··· Document text ···

The surface modification process of functionalizing SiO₂ nanoparticles with an auxiliary crosslinker is schematically illustrated in Figure 1, and implemented as follows: 3.92 g MPTMS (0.02 mol), 0.23 g TEA, and 4.98 g TMPTA (0.02 mol) are dissolved into a 10 mL solvent of DCM in nitrogen protection and ice-water bath, and then warmed to room temperature, persisting for 24 h in thermal insulation to finally obtain the liquid product (MTMPTA) with 78% yield. Furthermore, the dried nanosilica of 10 g is homogeneously blended into a 100 mL ethanol solution (3:1) by ultrasonic dispersion treatment for 30 min, after which MTMPTA is instilled under pH = 4 with diluted hydrochloric acid. By filtering the suspension and washing with ethanol three times, surface-modified nanosilica (TMPTA-s-SiO₂) is eventually achieved after being hot-degassed for 3 h at 60 °C in vacuum.

According to the blending components listed in

Table 1. Blending components (wt%) for preparing XLPE nanocomposites.

··· Information given ···

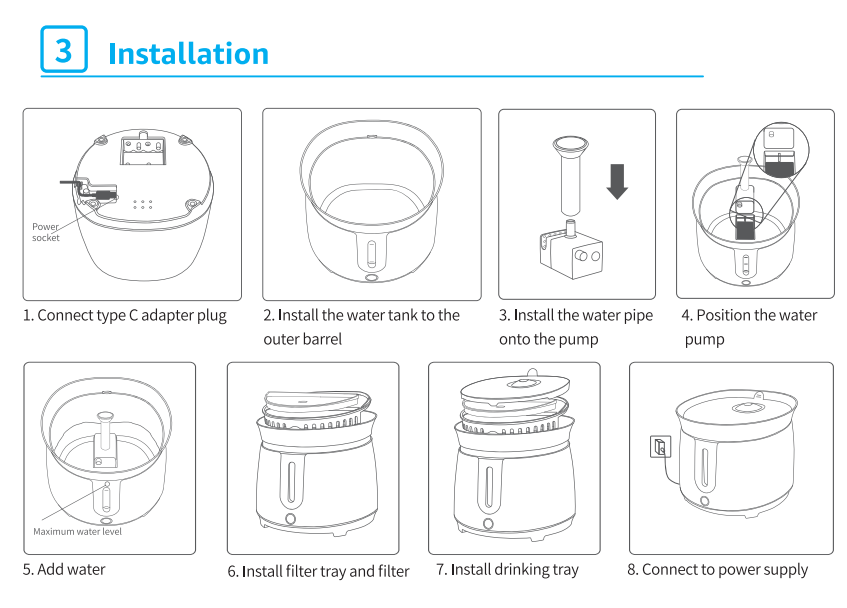 3 Installation

Power socket

1. Connect type C adapter plug

2. Install the water tank to the outer barrel

3. Install the water pipe onto the pump

4. Position the water pump

Maximum water level

5. Add water

6. Install filter tray and filter

7. Install drinking tray

8. Connect to power supply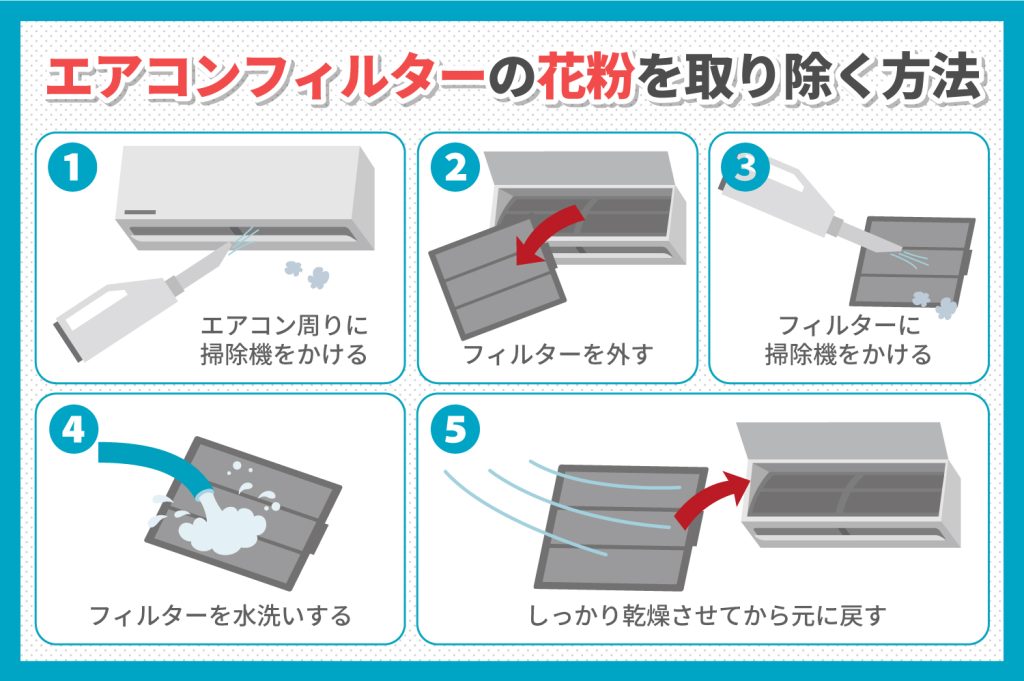 エアコンフィルターの花粉を取り除く方法

1
エアコン周りに掃除機をかける

2
フィルターを外す

3
フィルターに掃除機をかける

4
フィルターを水洗いする

5
しっかり乾燥させてから元に戻す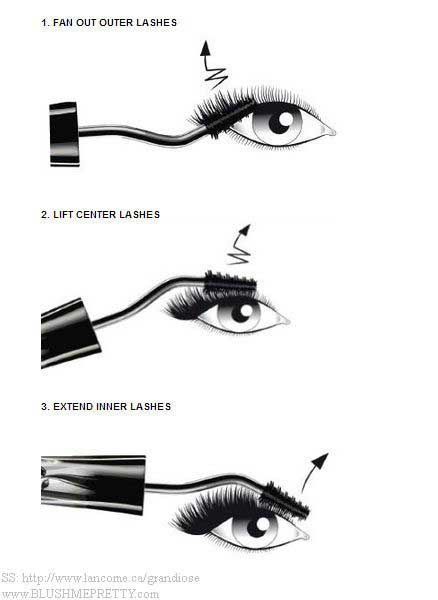 1. FAN OUT OUTER LASHES

2. LIFT CENTER LASHES

3. EXTEND INNER LASHES

SS: http://www.lancome.ca/grandiose
www.BLUSHMEPRETTY.com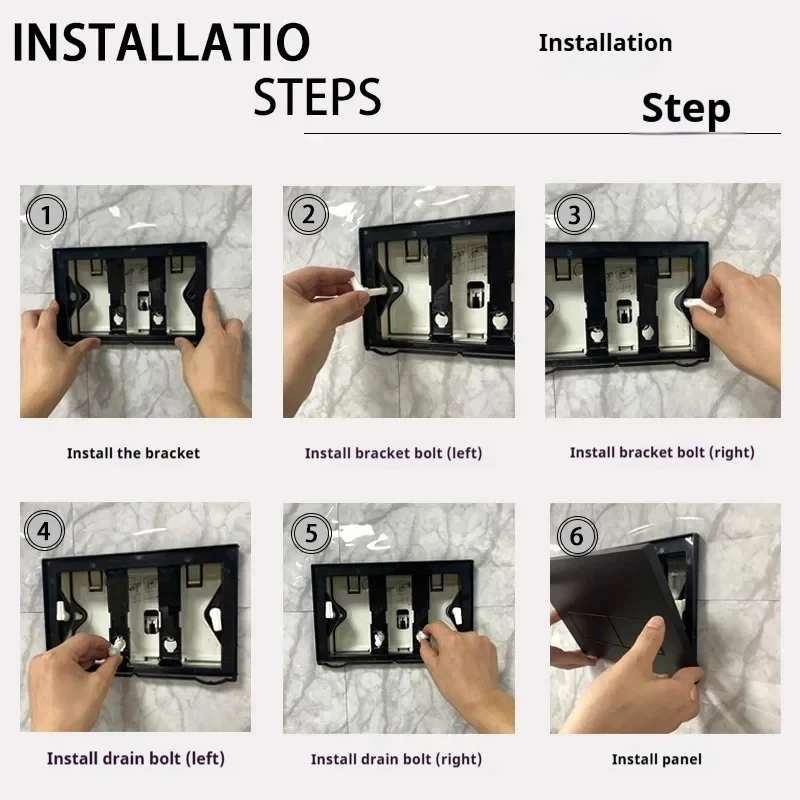 INSTALLATIO STEPS

Installation Step

1
Install the bracket

2
Install bracket bolt (left)

3
Install bracket bolt (right)

4
Install drain bolt (left)

5
Install drain bolt (right)

6
Install panel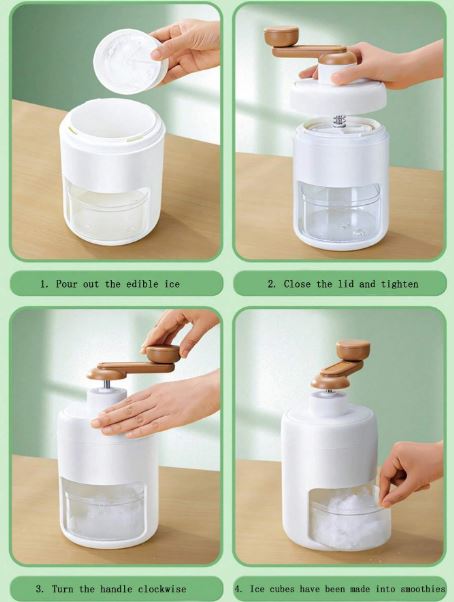 1. Pour out the edible ice

2. Close the lid and tighten

3. Turn the handle clockwise

4. Ice cubes have been made into smoothies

···

[What you need to do] In the passage on modifying the nanosilica, for how long and at what temperature is the surface-modified nanosilica hot-degassed in vacuum?

[Result] It is hot-degassed for 3 h at 60 °C.